No fue sino hasta que llegue al tren cuando vi un poco de luz. Ya una AMA me había bañado en perfume de motor, el barro en mi pie estaba seco, me habían gritado improperios, había visto injusticias, y todo mezclados con las nauseas características de mi condición. Ya había llegado al “level 2”. Saque mi tarjeta de estudiante, pufff, pase por la barra, espere cinco minutos y me monte.
“Todo bien hasta ahora”, pensé. La gente no se miraba. “Deben de tener hambre, ya casi son las doce”. Mientras mas se llenaba, notaba como nadie se tocaba. Todos trataban de no sentarse junto a nadie desconocido, de tocar un hombro de pararse de frente. “Igualito que en las Ama, que tan pronto uno se trepa, te dan un chino mortal.”Sin embargo, era preocupante el hecho de que nadie se hablaba, al contrario de las “pisi-corre” y las AMA. Nadie se miraba, ni sonreía, ni decía buenas tardes. “No puede llegar a conclusiones, puede ser el hambre.” Y llegue a mi estación.
A pesar de todo, llegue al salón. Vi a mis compañeros, al profesor.
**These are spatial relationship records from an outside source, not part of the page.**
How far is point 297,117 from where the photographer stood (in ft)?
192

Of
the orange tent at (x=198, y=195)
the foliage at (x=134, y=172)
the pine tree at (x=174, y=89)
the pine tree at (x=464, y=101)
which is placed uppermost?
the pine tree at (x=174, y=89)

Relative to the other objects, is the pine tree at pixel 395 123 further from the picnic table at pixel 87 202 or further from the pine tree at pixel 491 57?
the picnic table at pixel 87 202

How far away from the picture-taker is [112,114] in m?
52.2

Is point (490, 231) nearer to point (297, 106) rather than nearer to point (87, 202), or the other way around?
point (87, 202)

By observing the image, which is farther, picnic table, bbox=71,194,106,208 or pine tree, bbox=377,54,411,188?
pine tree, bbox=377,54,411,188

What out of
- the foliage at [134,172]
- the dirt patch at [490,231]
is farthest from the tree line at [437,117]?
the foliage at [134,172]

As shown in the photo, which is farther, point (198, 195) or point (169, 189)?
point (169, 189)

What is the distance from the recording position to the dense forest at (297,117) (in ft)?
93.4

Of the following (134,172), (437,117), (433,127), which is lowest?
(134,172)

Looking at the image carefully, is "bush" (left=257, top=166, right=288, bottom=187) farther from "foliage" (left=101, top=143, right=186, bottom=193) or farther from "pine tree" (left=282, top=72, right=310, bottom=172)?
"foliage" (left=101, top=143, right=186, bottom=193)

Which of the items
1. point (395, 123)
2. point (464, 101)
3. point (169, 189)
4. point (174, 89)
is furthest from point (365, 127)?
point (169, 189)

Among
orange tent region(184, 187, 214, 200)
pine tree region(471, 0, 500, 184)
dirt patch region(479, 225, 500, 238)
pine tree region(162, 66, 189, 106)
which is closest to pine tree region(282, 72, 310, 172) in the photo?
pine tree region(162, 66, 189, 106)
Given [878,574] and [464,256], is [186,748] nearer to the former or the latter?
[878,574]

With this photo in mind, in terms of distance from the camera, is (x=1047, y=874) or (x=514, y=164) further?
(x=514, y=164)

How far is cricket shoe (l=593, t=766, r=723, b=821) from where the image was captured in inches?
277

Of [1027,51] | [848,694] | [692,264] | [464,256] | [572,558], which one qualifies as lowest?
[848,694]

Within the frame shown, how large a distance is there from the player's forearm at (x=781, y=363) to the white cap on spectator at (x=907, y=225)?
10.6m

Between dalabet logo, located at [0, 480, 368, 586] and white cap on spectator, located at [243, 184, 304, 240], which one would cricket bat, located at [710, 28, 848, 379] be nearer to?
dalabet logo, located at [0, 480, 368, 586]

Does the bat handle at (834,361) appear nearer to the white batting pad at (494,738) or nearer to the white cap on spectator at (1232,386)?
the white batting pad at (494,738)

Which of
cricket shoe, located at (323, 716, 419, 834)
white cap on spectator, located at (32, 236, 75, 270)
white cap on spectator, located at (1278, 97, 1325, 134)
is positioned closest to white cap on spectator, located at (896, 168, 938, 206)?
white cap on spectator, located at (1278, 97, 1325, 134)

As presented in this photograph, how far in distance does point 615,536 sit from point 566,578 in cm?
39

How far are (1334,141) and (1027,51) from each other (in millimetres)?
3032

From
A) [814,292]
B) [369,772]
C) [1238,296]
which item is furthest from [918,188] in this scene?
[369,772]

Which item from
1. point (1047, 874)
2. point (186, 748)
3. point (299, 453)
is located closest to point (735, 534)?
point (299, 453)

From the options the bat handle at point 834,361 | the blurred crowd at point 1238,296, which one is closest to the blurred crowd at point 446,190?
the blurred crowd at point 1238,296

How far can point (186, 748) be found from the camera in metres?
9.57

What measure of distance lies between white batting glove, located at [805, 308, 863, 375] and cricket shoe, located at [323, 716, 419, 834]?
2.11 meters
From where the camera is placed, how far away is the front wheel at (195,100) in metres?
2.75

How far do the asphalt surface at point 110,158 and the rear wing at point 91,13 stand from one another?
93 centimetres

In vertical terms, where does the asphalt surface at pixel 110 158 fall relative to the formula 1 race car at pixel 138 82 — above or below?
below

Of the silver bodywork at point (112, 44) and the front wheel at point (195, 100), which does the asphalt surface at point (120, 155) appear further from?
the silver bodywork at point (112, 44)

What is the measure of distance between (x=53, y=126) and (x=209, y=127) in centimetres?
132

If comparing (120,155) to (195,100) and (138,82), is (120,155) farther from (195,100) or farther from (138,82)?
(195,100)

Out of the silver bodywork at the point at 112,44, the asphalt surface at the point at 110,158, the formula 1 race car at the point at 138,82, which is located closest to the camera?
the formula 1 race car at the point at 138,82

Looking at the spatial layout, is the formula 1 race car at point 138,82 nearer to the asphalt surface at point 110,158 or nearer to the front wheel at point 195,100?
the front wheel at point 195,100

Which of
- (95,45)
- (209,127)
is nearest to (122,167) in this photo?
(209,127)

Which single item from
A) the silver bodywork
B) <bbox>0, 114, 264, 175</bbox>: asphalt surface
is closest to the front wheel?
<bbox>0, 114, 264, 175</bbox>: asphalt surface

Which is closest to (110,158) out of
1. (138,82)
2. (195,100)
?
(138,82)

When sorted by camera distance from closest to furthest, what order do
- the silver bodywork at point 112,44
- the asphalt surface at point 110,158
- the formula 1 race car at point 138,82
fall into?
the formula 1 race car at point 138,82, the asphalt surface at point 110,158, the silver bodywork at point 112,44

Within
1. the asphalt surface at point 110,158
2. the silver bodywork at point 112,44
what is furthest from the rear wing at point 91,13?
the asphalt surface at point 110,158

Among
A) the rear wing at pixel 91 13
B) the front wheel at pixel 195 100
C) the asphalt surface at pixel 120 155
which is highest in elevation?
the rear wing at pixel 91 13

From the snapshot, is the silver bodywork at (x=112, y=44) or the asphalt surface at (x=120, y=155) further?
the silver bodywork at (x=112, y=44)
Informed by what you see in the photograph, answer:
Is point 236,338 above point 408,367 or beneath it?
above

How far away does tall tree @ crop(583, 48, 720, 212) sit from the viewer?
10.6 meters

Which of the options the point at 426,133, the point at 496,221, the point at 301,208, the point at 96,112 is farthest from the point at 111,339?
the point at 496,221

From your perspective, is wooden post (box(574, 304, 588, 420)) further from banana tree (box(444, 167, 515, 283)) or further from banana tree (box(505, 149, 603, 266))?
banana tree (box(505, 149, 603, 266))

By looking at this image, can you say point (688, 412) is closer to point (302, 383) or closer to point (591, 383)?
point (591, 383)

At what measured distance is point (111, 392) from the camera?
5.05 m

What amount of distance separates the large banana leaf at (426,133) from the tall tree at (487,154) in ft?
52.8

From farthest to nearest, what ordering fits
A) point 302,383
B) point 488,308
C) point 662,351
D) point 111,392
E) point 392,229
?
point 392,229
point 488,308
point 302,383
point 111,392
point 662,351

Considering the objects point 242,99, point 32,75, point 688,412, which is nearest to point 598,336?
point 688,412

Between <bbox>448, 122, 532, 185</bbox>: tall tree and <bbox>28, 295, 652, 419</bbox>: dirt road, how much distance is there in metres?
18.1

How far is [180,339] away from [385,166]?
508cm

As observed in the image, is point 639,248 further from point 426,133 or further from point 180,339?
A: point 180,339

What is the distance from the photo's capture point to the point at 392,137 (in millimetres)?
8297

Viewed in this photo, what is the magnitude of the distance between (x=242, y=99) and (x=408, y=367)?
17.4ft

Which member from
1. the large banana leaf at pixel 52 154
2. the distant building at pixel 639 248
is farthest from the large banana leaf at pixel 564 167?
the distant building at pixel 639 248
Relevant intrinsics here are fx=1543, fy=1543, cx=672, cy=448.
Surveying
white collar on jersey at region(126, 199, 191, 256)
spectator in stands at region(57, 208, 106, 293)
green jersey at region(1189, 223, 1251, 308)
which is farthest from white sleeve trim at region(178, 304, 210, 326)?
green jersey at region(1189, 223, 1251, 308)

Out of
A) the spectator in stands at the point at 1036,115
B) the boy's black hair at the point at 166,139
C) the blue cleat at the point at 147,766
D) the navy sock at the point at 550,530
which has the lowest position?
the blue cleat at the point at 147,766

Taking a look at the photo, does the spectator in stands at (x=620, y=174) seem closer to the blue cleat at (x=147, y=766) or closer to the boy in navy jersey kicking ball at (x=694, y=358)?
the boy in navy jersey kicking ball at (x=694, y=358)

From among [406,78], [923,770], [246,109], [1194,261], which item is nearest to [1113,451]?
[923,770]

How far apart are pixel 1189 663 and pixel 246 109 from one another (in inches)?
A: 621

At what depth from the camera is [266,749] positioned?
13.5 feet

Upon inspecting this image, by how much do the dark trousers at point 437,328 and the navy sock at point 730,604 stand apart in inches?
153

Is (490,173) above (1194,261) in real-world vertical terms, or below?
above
Pensé por un momento si a ellos les hubiera gustado la experiencia tanto como a mí. Se que una cosa es hacerlo una vez y otra hacerlo todos los días, sin embargo, me sentí tan llena de vida, como si fuera parte de una crónica que narrara como es la experiencia de un peatona. Algunos dirían que apesta en todos los sentidos ser un “dogde patitas”, que e olor a viejo, a “moffle” a sobaco y a sudor no es algo practico. Yo digo que, si me apesta, que no me huelan, y si no les gusta, que no me vean. Y aunque la realidad “peatonistíca” no es nada fácil, prefiero tener mil cuentos para contar, que mil chistes malos de alguna emisora en particular.

4 comentarios:

Ivonne Acosta Lespier dijo...

Hola Sandunga:
Vi que entraste a mi blog y que me has puesto entre tus favoritos. Gracias mil. Acabo de leer tu crónica y me encanta. Espero continúes. Somos pocas las mujeres en la blogosfera boricua. Yo empecé hace relativamente poco tiempo pero te doy la bienvenida..

Unknown dijo...

Tania, es la mejor descripcion de viajar sin carro propio. Tu sabes que yo estoy en las mismas ambos andamos en dodge patitas y es verdad al final del dia sientes orgullo de la aventura que tuviste al tratar de llegar a tu destino. :)

Unknown dijo...

Tania tas brutal!!!! la cronica te quedo super buena y sin decir q no se como le puedes ver el lado positivo a las cosas, pero tu siempre eres así. Por eso te quiero un montón, eres mi ídola. tu perfect roommie!!!!!!! 501B

C dijo...

En cualquier lugar del mundo, coger la guagua o el tren es casi siempre es divertido.

Esa foto de la barriga apunto de es preciosa.